The Walrus Storage Service exposes the object store. The object store is used to hold the virtual machine images prior to instantiation and to hold user data.
The Storage Server hosts the actual bulk storage (a 1.4 TB JBOD in this case). Storage is exposed to the Block Storage Controllers and the Walrus Controller as a set of iSCSI volumes.
The Cluster Controllers manage a collection of Node Controllers and provide the traffic isolation.
The Block Storage Controllers (SCs) manage dynamic block devices (e.g., EBS) that VMs can use for persistent storage.
And, the Node Controllers (NCs) which are the servers in the pools that comprise the compute elements of the cloud.
*It is noted that many of these pieces are interchangeable (e.g. Walrus) in this example with other components. Also noted: Eucalyptus supports numerous hypervisors in the market today.
So, in this quick list of components we have a real-life definition of cloud computing, in the form of an enterprise service layer.
Is the enterprise more complex in reality? You bet. Now, the fun begins.
If a Tree Falls in the Forest, Does the Forest Know?
Now your server distribution of Ubuntu, et al can one-click to cloud. That is interesting, but we know there is more. We found that cloud computing capability and cloud design are two different things and there are many pieces ripe for market upheaval.
In a way, Dr. Wolski and team bring a new protagonist into the network, as he told us “A new abstraction to the toolkit”.
If Eucalyptus works, we’ll see the company continue to grow as a piece of the fabric and bring this cloud object into the enterprise toolkit in a substantial way. IT leaders will start to plan around it, model it, and evolve it into core practices, disaster recovery, and the many scenarios around turning down and bursting resources.
To do all of this, Eucalyptus creates a lens to distributed resources, a join of all the facets of the cloud that should move to keep in sync. This model is built on core compute fabric that is offered by Amazon to isolate the simplest go-to-market pattern for connecting enterprise and public resources. Here, we see a view of this model from the white paper.
A Pristine Forest of Enterprise Cloud Servers
We have a few questions left remaining, so we plan on keeping in touch with Eucalyptus.
- Will Eucyluptus gain enough mass in the private cloud while continuing a cozy relationship with Amazon?
- Will Eucalyptus bring forward competitors to AWS and/or commoditize Amazon’s services by offering “in parity” providers? Is it possible to compete?

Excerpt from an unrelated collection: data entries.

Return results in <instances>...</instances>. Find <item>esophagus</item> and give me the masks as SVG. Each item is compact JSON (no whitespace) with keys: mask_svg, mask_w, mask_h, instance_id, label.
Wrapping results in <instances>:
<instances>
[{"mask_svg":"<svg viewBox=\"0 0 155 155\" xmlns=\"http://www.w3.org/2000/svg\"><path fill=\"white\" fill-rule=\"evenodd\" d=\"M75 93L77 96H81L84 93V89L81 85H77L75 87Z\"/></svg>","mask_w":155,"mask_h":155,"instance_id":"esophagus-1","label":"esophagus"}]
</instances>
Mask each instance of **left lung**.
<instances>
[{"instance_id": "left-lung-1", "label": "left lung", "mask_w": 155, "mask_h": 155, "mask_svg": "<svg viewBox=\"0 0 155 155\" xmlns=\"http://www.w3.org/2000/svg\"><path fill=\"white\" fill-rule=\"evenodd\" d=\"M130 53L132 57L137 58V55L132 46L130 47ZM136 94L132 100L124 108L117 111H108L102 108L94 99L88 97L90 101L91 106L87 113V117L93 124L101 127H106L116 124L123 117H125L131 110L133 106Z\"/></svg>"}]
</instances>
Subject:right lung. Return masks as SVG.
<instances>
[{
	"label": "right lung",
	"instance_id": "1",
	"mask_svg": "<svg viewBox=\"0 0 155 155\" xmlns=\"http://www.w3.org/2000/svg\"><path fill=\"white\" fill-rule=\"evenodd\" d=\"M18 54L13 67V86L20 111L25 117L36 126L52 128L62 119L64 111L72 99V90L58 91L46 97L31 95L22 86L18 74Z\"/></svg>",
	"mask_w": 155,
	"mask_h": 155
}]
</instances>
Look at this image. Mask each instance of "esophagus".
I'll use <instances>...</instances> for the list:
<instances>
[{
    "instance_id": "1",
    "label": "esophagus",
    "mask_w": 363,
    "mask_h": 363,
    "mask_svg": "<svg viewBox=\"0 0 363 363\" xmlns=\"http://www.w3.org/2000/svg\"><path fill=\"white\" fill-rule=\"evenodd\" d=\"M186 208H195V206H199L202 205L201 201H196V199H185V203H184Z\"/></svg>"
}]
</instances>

- What impacts might this have to VMware’s core offerings, will this move VMware offering cloud computing closer to Amazon’s AWS
- How does this impact software that is packaged for a data center and/or cloud?
- Will this model become critical mass for deploying Amazon? How does it trend with the deployments of Amazon’s model of creating private data centers and cloud monitoring services?
Also, a bigger question came to mind.
Is this Eucalyptus further evidence that AWS was “the shot heard round the world“? Computing may never be the same, as freedom has rung now that the base computing solution is in the cloud?
It really feels like competing has forever changed, and as a server, it just doesn’t make sense to be a alone, when a forest is all around you.
Open Source – Fastest Way to 10 million downloads
Eucalyptus seems to have chose the path of least resistance, and brought open source into its corner. Becoming packaged at the core, in the Linux distribution and connected to other fabric it has the opportunity to grow quickly.
And, since it’s a private cloud, it can also grow for critical tasks. To that end, we see friends of open source, like Intel, Extreme, and Ubuntu ready to go the distance with Eucalyptus in their stacks.
We asked about traction for the product. Dr. Wolski chuckled a bit when he mentioned the large volume of downloads it has received with company partners. “It’s rewarding being in open source model. It’s in the core of our company and our motivations”.
Can you win by binding dominant platforms with open source? And, is that itself, open source?